→ **Prompt**: Lines from the line with "United States, site lebec_CA-22." to the line with "class: Aves" in the entries below, and only those, must be output exactly, with both ends included.

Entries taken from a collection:
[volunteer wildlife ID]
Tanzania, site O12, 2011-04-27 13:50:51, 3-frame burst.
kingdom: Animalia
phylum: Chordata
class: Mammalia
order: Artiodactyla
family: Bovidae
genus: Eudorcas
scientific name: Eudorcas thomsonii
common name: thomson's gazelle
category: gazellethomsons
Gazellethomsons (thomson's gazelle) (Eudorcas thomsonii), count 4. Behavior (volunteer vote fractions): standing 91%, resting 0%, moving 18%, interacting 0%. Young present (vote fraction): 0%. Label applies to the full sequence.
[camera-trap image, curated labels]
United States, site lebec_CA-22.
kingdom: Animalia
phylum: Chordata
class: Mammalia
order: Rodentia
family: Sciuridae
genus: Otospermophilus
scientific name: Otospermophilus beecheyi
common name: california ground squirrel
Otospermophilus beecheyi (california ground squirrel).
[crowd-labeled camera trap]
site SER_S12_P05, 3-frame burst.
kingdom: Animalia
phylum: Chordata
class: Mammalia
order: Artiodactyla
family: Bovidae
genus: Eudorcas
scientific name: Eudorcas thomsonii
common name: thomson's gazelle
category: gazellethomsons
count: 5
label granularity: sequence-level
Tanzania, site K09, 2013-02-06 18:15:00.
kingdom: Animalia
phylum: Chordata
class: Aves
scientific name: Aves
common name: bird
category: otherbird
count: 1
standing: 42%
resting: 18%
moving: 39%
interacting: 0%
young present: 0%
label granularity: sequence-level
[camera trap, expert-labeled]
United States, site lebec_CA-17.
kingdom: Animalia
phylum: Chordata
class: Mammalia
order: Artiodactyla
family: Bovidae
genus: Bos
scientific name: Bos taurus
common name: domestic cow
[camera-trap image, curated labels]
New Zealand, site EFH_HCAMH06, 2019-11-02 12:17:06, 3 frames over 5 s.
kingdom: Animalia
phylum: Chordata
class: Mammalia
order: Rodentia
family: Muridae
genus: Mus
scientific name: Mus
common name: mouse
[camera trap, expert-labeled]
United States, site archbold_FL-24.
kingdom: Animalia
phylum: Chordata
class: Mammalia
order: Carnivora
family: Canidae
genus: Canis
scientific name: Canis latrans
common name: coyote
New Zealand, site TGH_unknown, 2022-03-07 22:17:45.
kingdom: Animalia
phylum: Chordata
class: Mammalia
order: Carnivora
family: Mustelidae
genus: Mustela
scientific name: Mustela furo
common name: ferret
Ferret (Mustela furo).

→ **Expected answer**:
United States, site lebec_CA-22.
kingdom: Animalia
phylum: Chordata
class: Mammalia
order: Rodentia
family: Sciuridae
genus: Otospermophilus
scientific name: Otospermophilus beecheyi
common name: california ground squirrel
Otospermophilus beecheyi (california ground squirrel).
[crowd-labeled camera trap]
site SER_S12_P05, 3-frame burst.
kingdom: Animalia
phylum: Chordata
class: Mammalia
order: Artiodactyla
family: Bovidae
genus: Eudorcas
scientific name: Eudorcas thomsonii
common name: thomson's gazelle
category: gazellethomsons
count: 5
label granularity: sequence-level
Tanzania, site K09, 2013-02-06 18:15:00.
kingdom: Animalia
phylum: Chordata
class: Aves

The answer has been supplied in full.